Business projects have a shorter lifespan than software projects.
Consequently a software module may be improved several different
times, each as a result of different business projects.  So we may
want to see the entire timeline when looking at a software module, but
when looking at the effort for a business project we may only want to
see the timeline during the begin/end period for that business
project.  I guess that's why using the Hackystat projects the way I
described earlier makes sense to me.  How could we use the projects
differently, and what benefit would this new templating setup bring to
us?

If I understand you correctly, you're using projects correctly, in the sense that you use projects to:


(a) define a short-term increment of work over a set of workspaces. (a "business" project).
(b) represent the long-term history of one or more workspaces (the 'lifespan' of a functional unit)

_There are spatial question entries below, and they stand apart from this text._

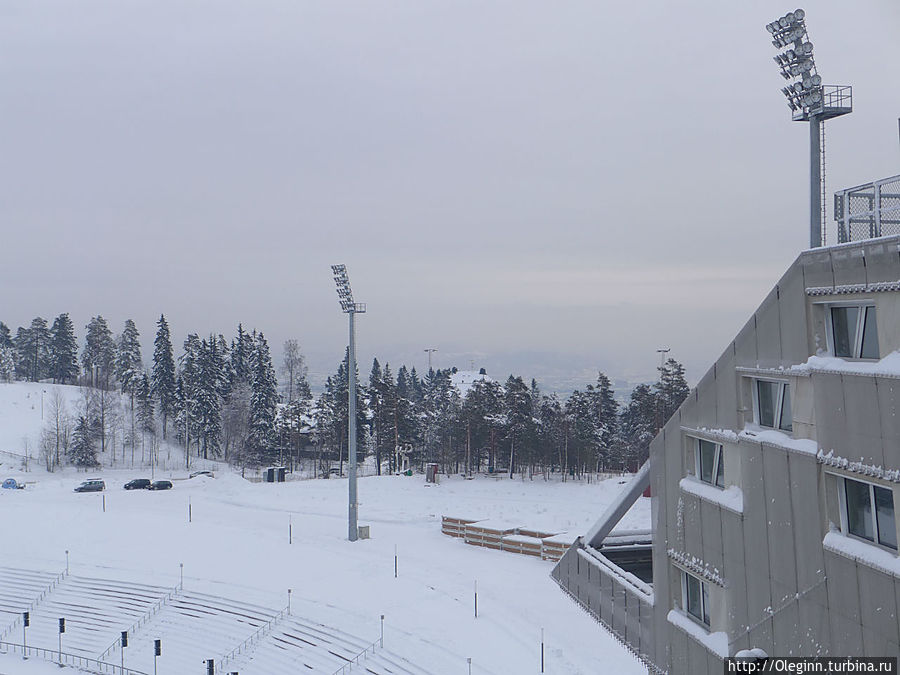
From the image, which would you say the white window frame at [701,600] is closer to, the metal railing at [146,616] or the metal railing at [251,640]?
the metal railing at [251,640]

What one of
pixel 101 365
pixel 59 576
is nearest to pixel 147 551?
pixel 59 576

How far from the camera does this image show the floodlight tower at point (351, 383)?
37781 mm

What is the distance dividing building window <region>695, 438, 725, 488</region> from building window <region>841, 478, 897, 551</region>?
2.75 meters

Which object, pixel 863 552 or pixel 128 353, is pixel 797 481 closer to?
pixel 863 552

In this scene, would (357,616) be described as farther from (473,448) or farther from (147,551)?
(473,448)

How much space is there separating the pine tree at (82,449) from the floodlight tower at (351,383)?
1732 inches

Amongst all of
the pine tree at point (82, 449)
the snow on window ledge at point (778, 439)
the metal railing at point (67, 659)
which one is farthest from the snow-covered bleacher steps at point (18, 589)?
the snow on window ledge at point (778, 439)

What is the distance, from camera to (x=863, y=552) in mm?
6516

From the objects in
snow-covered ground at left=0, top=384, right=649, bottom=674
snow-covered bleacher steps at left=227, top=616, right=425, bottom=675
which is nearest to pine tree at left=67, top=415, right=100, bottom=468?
snow-covered ground at left=0, top=384, right=649, bottom=674

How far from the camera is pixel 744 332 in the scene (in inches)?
347

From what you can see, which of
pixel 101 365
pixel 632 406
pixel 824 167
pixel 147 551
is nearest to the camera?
pixel 824 167

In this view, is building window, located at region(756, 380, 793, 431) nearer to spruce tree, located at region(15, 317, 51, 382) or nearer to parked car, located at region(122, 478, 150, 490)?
parked car, located at region(122, 478, 150, 490)

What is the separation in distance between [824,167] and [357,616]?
A: 2472cm

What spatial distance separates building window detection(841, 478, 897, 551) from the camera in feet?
20.8
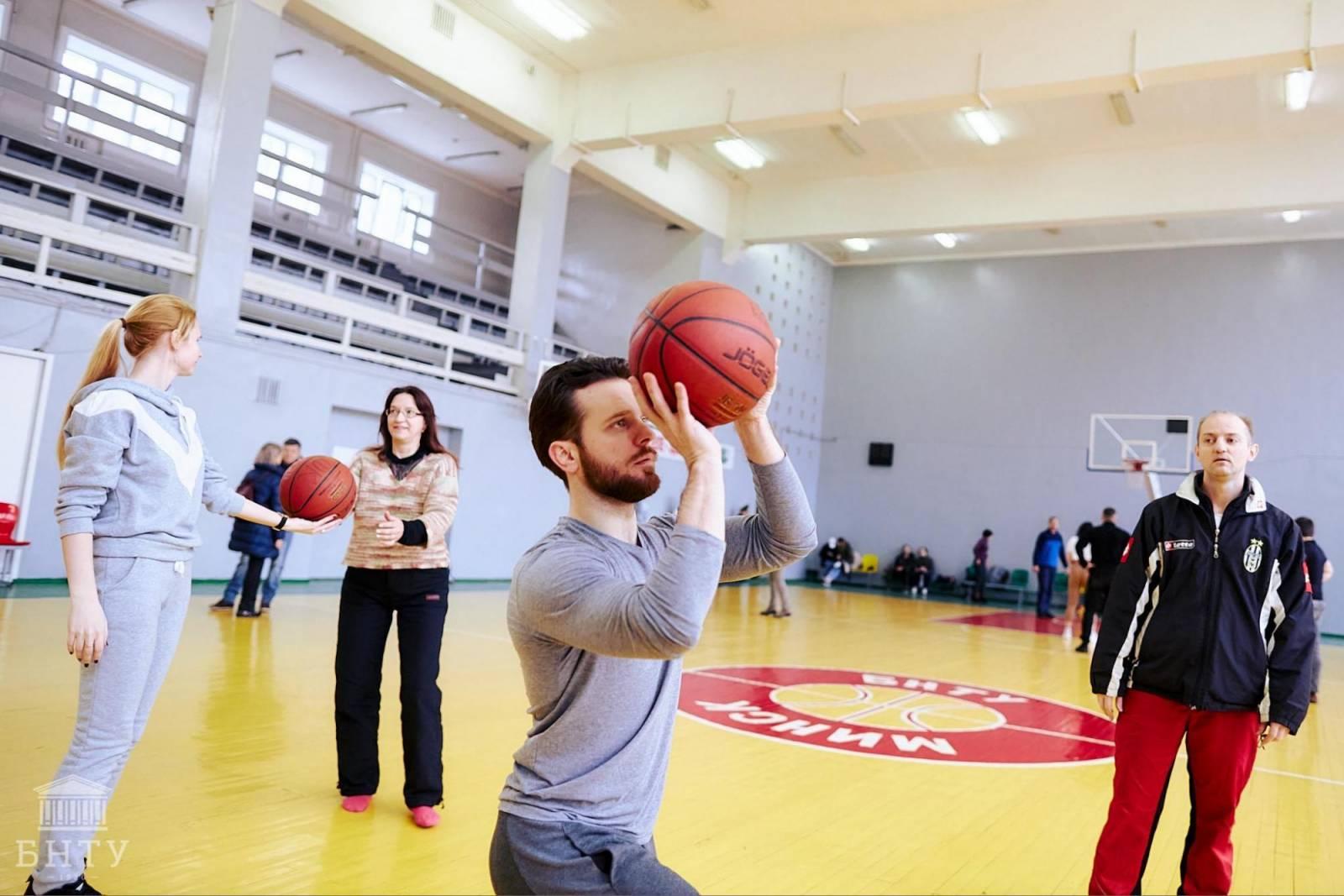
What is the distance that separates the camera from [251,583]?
840cm

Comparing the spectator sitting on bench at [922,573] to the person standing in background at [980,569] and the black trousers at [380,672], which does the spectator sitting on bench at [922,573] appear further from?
the black trousers at [380,672]

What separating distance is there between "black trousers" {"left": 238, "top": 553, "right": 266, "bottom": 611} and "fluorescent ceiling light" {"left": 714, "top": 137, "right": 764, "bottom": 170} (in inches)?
416

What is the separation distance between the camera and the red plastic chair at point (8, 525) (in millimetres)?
8250

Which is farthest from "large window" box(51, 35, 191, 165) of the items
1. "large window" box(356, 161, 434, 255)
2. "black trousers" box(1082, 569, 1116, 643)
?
"black trousers" box(1082, 569, 1116, 643)

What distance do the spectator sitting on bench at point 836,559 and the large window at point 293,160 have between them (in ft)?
41.1

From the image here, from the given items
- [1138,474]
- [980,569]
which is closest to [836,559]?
[980,569]

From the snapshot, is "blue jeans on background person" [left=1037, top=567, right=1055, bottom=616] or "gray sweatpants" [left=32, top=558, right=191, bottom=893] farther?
"blue jeans on background person" [left=1037, top=567, right=1055, bottom=616]

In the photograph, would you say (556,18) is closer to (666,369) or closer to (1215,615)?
(1215,615)

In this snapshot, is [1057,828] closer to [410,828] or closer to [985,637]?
[410,828]

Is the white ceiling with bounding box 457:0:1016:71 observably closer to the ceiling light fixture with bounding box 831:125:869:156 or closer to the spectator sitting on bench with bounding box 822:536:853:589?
the ceiling light fixture with bounding box 831:125:869:156

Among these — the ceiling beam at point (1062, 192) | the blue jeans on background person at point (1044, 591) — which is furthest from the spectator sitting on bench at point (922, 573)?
the ceiling beam at point (1062, 192)

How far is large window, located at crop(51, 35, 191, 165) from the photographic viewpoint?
13.9 m

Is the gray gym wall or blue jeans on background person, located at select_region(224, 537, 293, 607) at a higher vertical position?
the gray gym wall

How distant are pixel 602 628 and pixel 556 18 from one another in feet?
41.1
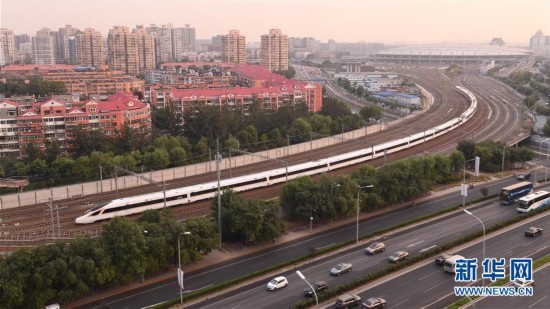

And, of course, these projects can overlap, both in terms of the time interval and the set of workspaces involved in them.

In answer to your question regarding the utility of the templating setup, the first thing to note is that all telemetry occurs at the level of an individual project; there are no facilities to support, for example, a telemetry report consisting of three charts, each reporting the size of a different project. In other words, in any given telemetry report, all of the charts are going to provide values regarding a single project.

In our case, the hackystat project consists of a couple dozen workspaces and a dozen developers. Let's say that we are interested in, for example, the active time by each developer on each workspace. Right away, that's 288 distinct telemetry streams. Templating allows us to avoid having to manually define and name all 288 streams. It would seem to me that you will soon hit a similar point with your current setup, where you find that the number of streams you want becomes a multiplicative relationship between components, developers, and an analysis. As soon as you start thinking, "This is going to be a ridiculous number of telemetry streams to define", templating will hopefully come to your rescue.